Applying cardiothermography and electrophysiology to differentiate between the ischemic and arrhythmogenic actions of endothelin-1

Endothelin-1 (ET-1) is the strongest vasoconstrictor peptide isolated so far, which has a known arrhythmogenic property, as well. Intracoronary ET-1 infusion may cause ventricular premature beats (VES), ventricular tachycardia (VT) and ventricular fibrillation (VF).

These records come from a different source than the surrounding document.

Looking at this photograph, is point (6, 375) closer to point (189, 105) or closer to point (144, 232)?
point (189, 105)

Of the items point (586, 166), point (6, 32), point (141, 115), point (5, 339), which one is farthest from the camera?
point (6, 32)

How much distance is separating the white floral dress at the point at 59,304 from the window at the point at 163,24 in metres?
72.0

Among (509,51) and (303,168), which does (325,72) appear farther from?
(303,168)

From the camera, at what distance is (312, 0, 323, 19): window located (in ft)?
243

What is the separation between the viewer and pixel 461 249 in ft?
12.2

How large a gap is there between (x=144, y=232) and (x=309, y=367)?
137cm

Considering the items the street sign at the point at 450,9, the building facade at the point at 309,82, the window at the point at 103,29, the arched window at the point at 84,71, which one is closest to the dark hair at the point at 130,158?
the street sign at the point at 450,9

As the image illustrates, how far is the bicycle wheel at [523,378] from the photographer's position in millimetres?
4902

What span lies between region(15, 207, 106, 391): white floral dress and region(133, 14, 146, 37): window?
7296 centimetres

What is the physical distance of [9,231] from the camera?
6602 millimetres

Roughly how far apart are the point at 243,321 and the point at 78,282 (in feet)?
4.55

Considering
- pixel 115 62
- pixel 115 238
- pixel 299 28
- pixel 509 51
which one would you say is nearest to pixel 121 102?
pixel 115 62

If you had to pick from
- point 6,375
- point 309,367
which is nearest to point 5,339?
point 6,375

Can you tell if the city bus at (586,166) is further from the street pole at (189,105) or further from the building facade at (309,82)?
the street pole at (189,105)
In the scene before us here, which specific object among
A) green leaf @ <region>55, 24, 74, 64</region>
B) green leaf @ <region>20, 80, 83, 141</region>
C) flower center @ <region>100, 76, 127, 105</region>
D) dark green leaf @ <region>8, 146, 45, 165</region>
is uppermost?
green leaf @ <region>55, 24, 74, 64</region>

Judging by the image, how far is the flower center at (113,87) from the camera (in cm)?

The aim of our study was to compare the thermographic and electrophysiologic changes during left anterior describing coronary artery (LAD) occlusion and ic. ET-1 administration. The measurements were performed on 16 sodium-pentobarbital anesthetized, open- chest dogs. The dogs were divided into 2 groups. In group A LAD occlusion was carried out for 30 minutes, followed by a 60 min reperfusion period. In group B ET-1 was administered into LAD at 60 pmol/min dose. Arterial blood pressure, coronary blood flow (CBF), heart rate (HR) and standard ECG were monitored. IR thermography was applied to follow epimyocardial heat emission changes. To determine the electrophysiological changes an endocardial monophasic action potential (MAP) electrode was inserted into the right ventricle and an MAP electrode was placed onto the left ventricle and an MAP electrode was placed onto the left ventricular epicardium. In group A CBF returned to baseline 20 minutes after releasing the occlusion. Ic. ET-1 infusion significantly reduced CBF in group B. Epimyocardial temperature decreased in both groups. In group A ventricular extrasystoles were noticed. In group B ventricular techycardias occurred with satisfactory CBF in 4 cases. In 5 dogs VF was observed. MAP duration 90 (MAPD90) decreased significantly in group A whereas significant increase was observed in group B. The left ventricular epicardial upstroke velocities correlated excellently with the epimyocardial temperature changes. Our result suggests that the decrease of epimyocardial heat emission and upstroke velocity correlates well in both groups, indicating ischemia, whereas the lack of the other ischemic MAP signs and the change of MAPD90 in the opposite direction suggests a different arrhythmia pathomechanisms in the ET group. Cardiothermography proved to be a useful tool in monitoring epimyocardial temperature changes during coronary artery occlusion and ET-1 induced vasoconstriction.